start

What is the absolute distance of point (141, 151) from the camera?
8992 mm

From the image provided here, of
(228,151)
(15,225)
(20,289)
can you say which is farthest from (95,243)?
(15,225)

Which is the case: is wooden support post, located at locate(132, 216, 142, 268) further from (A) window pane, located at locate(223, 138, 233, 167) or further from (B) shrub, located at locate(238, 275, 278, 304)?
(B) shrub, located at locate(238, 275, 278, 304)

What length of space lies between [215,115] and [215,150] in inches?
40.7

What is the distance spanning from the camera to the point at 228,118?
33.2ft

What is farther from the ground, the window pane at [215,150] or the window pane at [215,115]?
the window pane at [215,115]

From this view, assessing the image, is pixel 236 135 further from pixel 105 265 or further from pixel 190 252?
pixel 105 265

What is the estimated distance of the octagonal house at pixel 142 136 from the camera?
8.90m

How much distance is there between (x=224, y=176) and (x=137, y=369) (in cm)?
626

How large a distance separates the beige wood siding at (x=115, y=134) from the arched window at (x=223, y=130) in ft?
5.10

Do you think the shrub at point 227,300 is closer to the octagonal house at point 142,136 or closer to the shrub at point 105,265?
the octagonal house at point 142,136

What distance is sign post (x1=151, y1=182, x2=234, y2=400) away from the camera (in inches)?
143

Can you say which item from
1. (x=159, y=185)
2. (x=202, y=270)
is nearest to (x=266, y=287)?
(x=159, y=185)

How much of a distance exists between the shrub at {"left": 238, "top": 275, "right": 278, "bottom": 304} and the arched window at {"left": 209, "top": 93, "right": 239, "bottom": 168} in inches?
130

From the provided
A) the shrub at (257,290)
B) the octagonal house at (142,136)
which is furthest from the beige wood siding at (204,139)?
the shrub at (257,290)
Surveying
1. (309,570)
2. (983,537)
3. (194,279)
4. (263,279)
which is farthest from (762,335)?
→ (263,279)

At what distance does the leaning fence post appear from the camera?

end

▶ _Exercise prompt_
Repeat all the entries exactly as given.

▶ _Problem solution_
What is the absolute distance of point (141, 151) from the camera?
8992 mm

From the image provided here, of
(228,151)
(15,225)
(20,289)
can you say which is farthest from (95,243)?
(15,225)

Which is the case: is wooden support post, located at locate(132, 216, 142, 268) further from (A) window pane, located at locate(223, 138, 233, 167) or further from (B) shrub, located at locate(238, 275, 278, 304)?
(B) shrub, located at locate(238, 275, 278, 304)

What length of space lies between [215,115] and [215,150] in inches?
40.7

What is the distance spanning from the camera to the point at 228,118?
33.2ft

What is farther from the ground, the window pane at [215,150] or the window pane at [215,115]?
the window pane at [215,115]

From this view, assessing the image, is pixel 236 135 further from pixel 105 265 or further from pixel 190 252?
pixel 105 265

What is the estimated distance of the octagonal house at pixel 142 136 from the camera?
8.90m

How much distance is there between (x=224, y=176) and (x=137, y=369) (in cm)?
626

How large a distance separates the beige wood siding at (x=115, y=134) from the arched window at (x=223, y=130) in ft?
5.10

Do you think the shrub at point 227,300 is closer to the octagonal house at point 142,136 or closer to the shrub at point 105,265?
the octagonal house at point 142,136

What distance is sign post (x1=151, y1=182, x2=234, y2=400) away from the camera (in inches)?
143

Can you say which item from
1. (x=159, y=185)
2. (x=202, y=270)
is nearest to (x=266, y=287)?
(x=159, y=185)

How much of a distance exists between the shrub at {"left": 238, "top": 275, "right": 278, "bottom": 304} and the arched window at {"left": 209, "top": 93, "right": 239, "bottom": 168} in inches?
130

From the provided
A) the shrub at (257,290)
B) the octagonal house at (142,136)
which is furthest from the beige wood siding at (204,139)?
the shrub at (257,290)
Surveying
1. (309,570)
2. (983,537)
3. (194,279)
4. (263,279)
which is farthest from (762,335)?
→ (263,279)

At what distance does the leaning fence post appear from the camera?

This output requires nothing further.